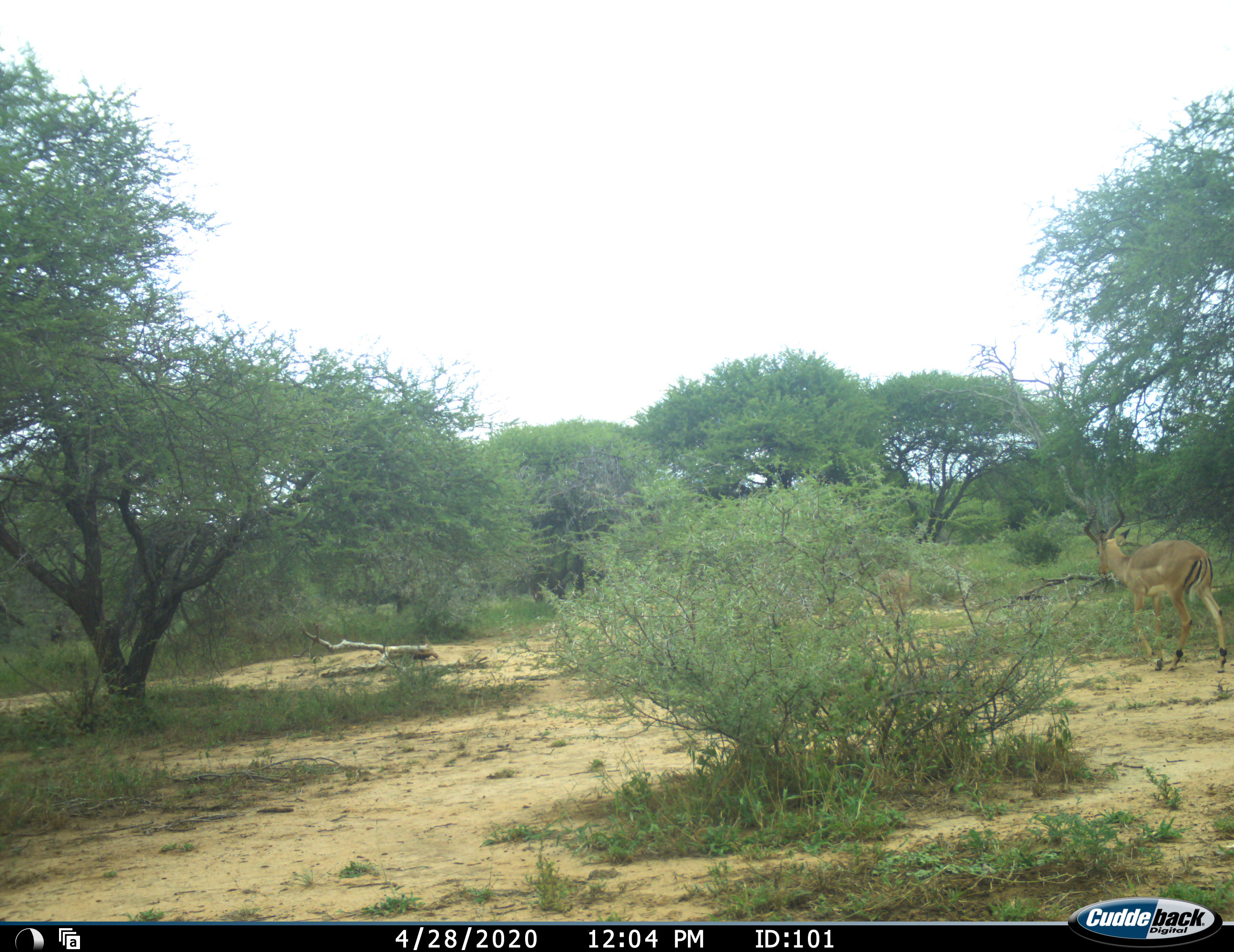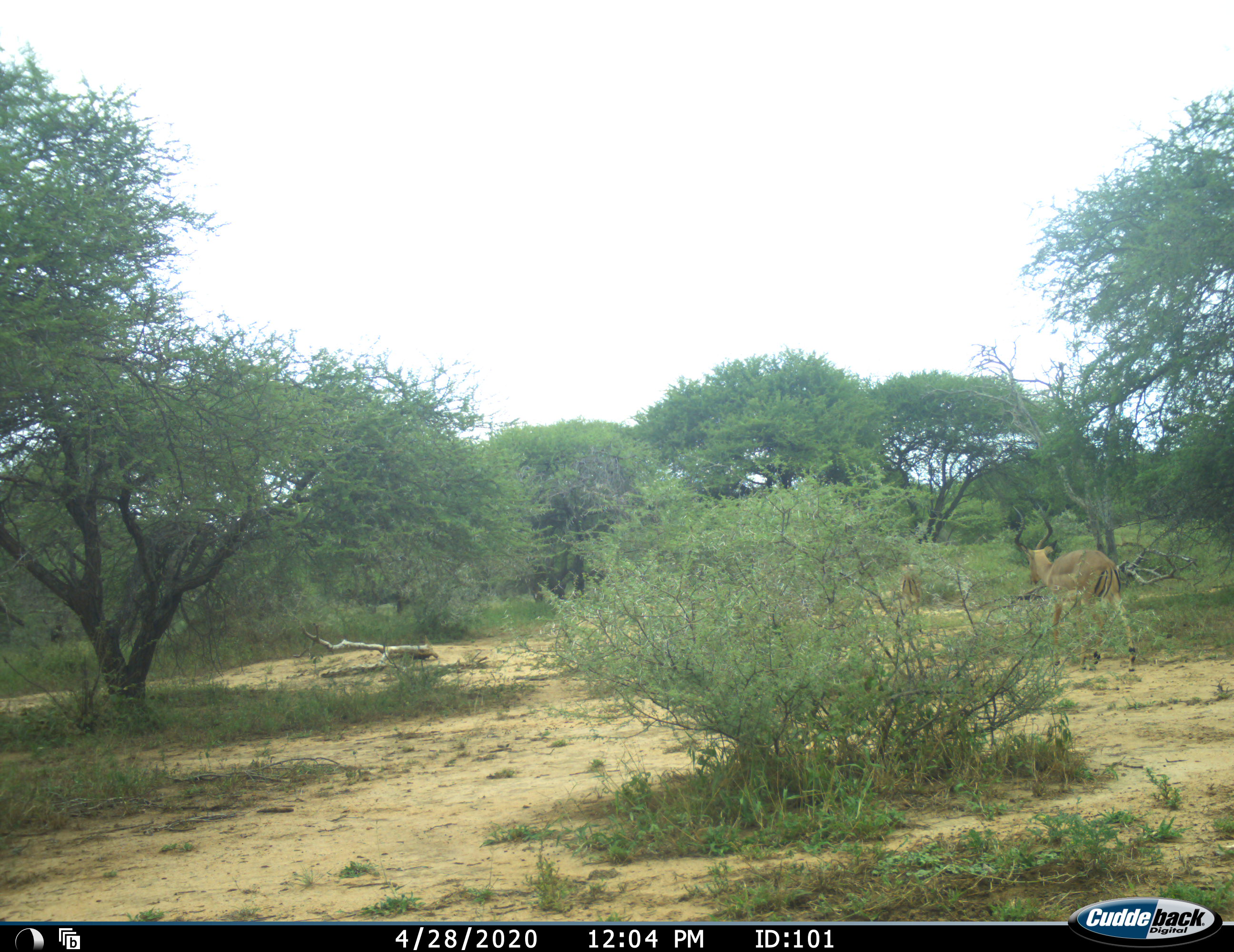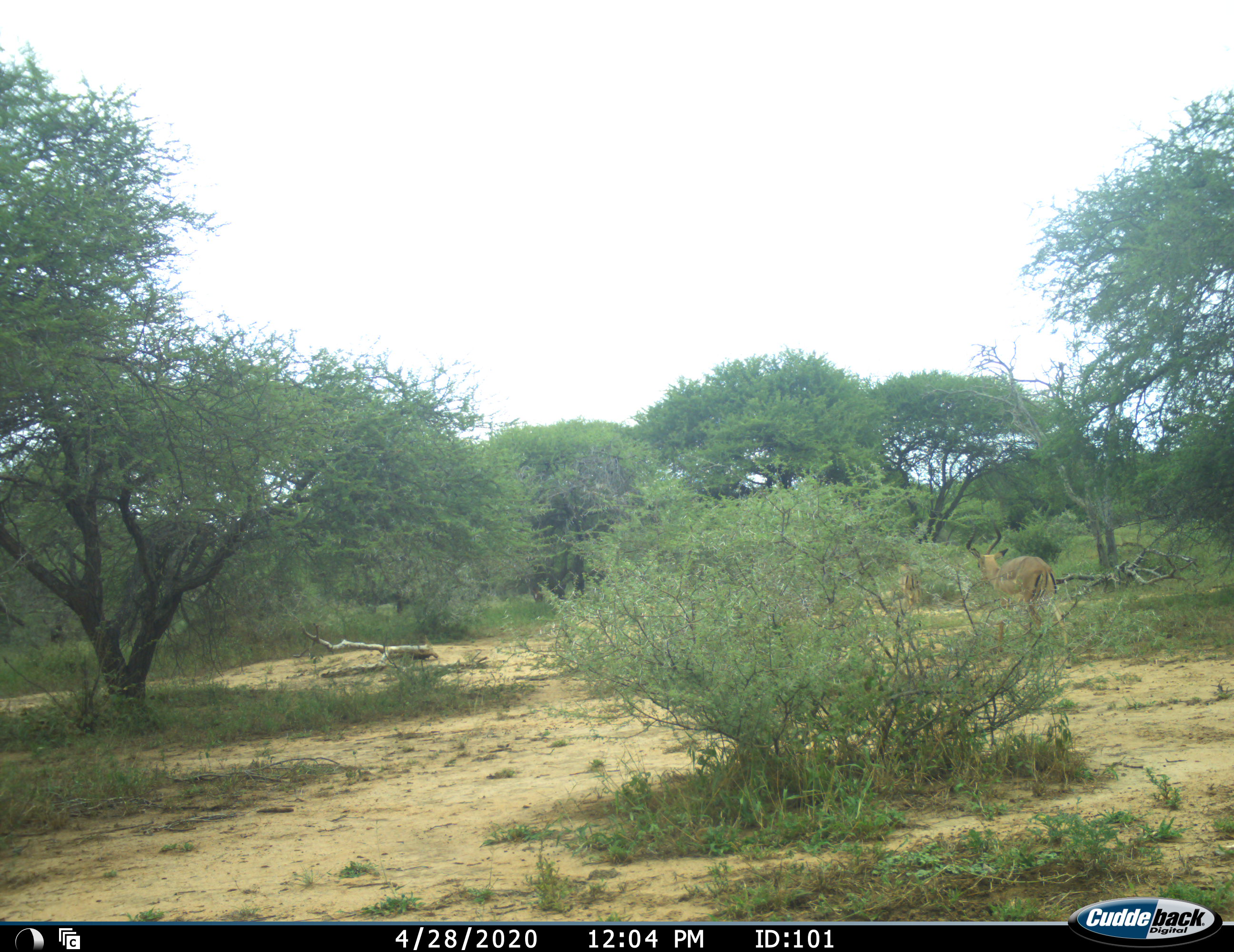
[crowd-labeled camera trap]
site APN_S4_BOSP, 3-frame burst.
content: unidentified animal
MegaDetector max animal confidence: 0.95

==

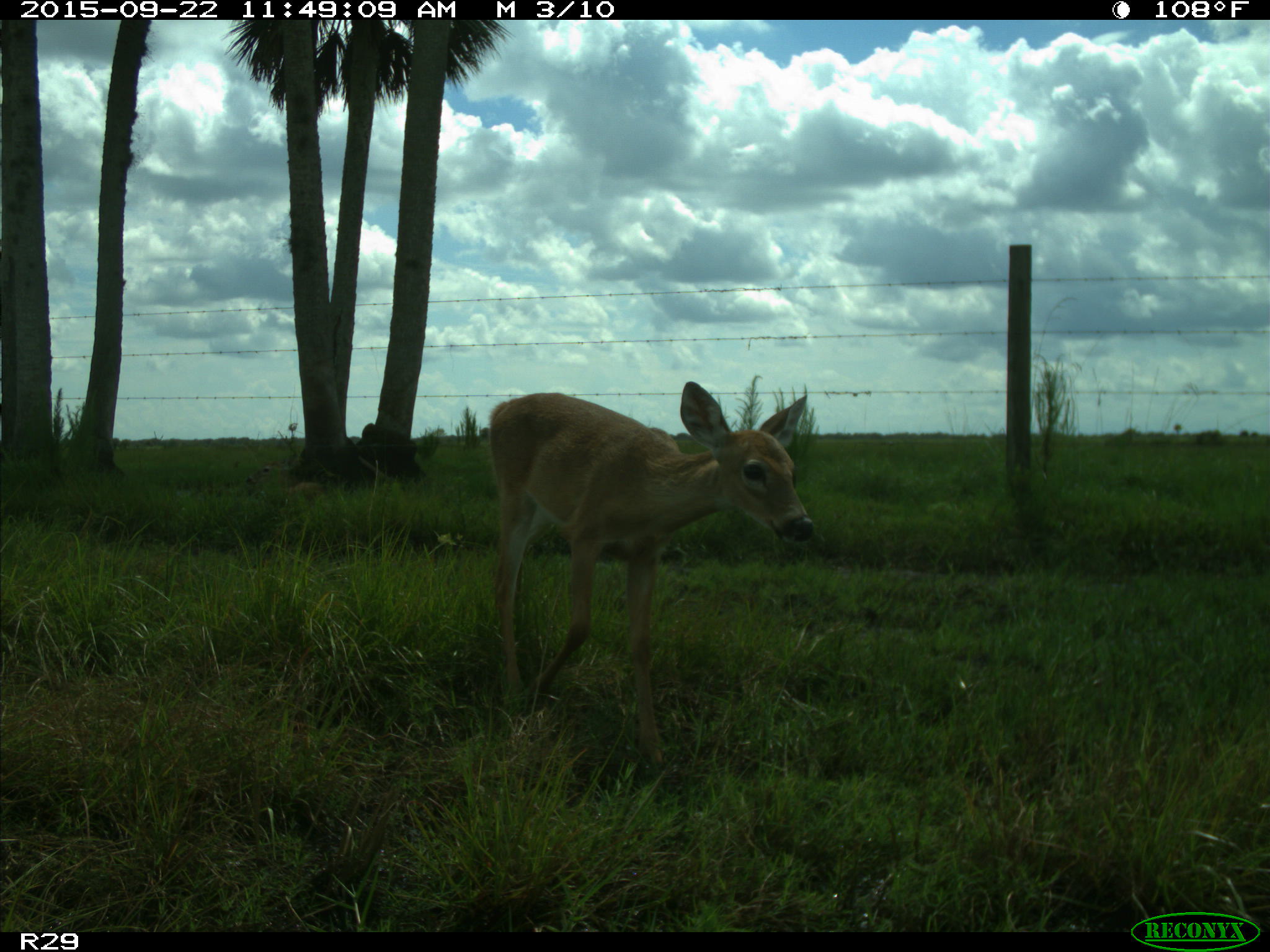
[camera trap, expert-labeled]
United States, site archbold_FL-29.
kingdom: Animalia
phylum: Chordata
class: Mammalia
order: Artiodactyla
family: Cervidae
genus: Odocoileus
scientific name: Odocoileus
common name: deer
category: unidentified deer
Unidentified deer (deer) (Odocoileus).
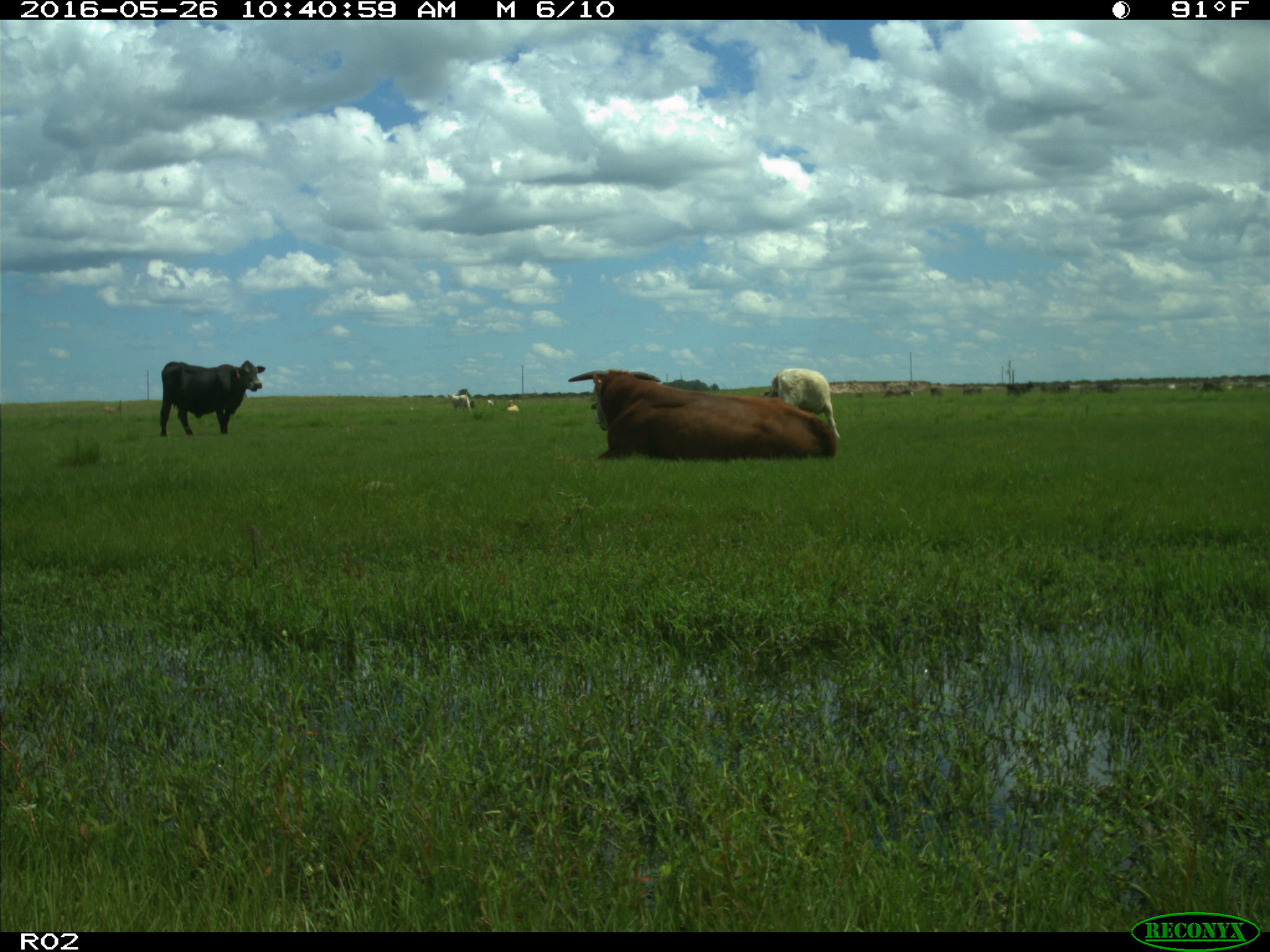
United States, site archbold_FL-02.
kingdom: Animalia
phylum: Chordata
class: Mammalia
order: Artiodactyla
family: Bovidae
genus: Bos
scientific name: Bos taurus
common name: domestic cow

---

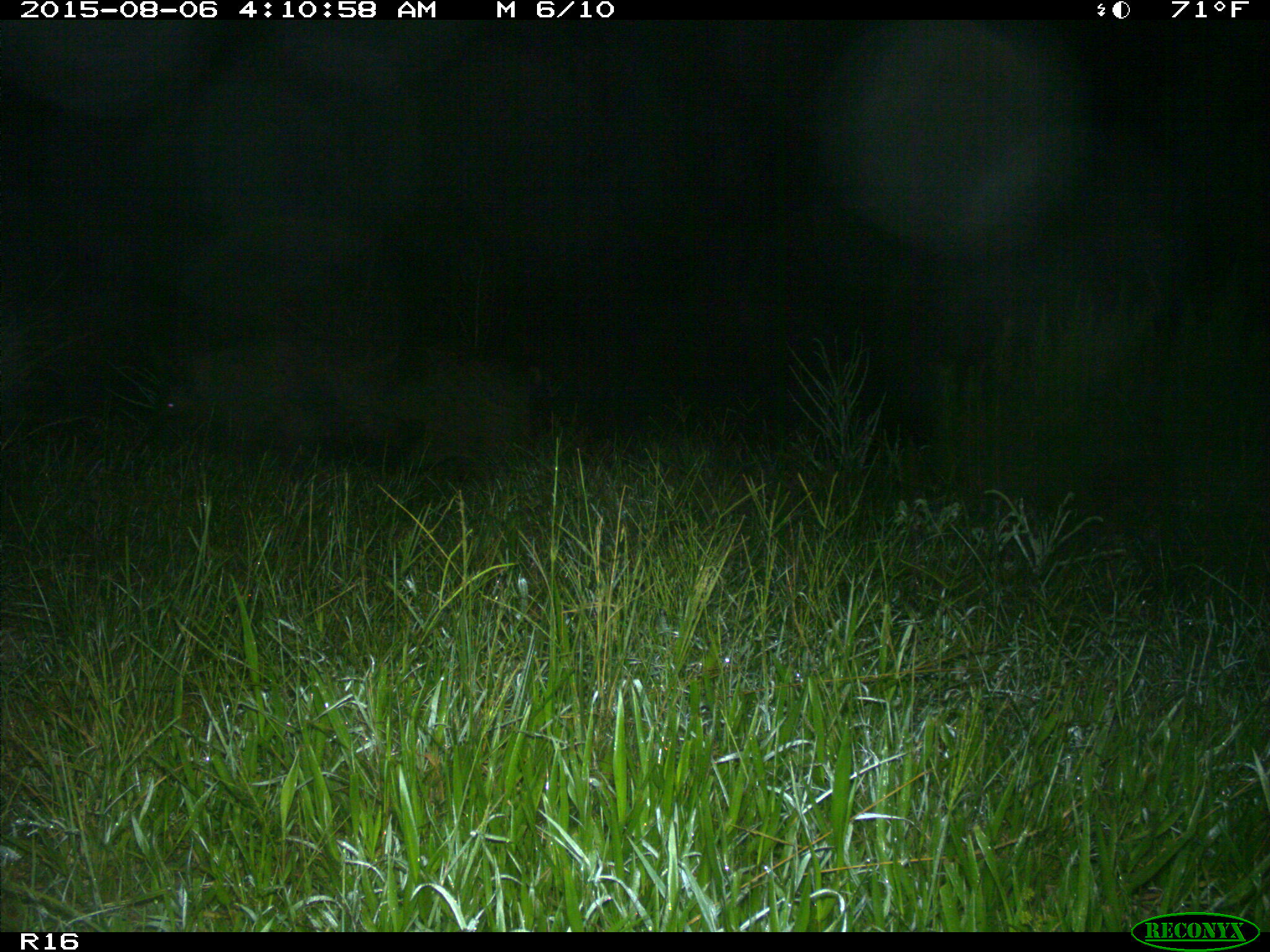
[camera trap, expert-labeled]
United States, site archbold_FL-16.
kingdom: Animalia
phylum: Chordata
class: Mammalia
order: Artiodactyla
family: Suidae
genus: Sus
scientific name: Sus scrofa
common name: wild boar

Directions.
The entries above hold a line with "[crowd-labeled camera trap]" and a later line with "MegaDetector max animal confidence: 0.95". Write out exactly those lines and all lines between, nothing more.

Exercise result.
[crowd-labeled camera trap]
site APN_S4_BOSP, 3-frame burst.
content: unidentified animal
MegaDetector max animal confidence: 0.95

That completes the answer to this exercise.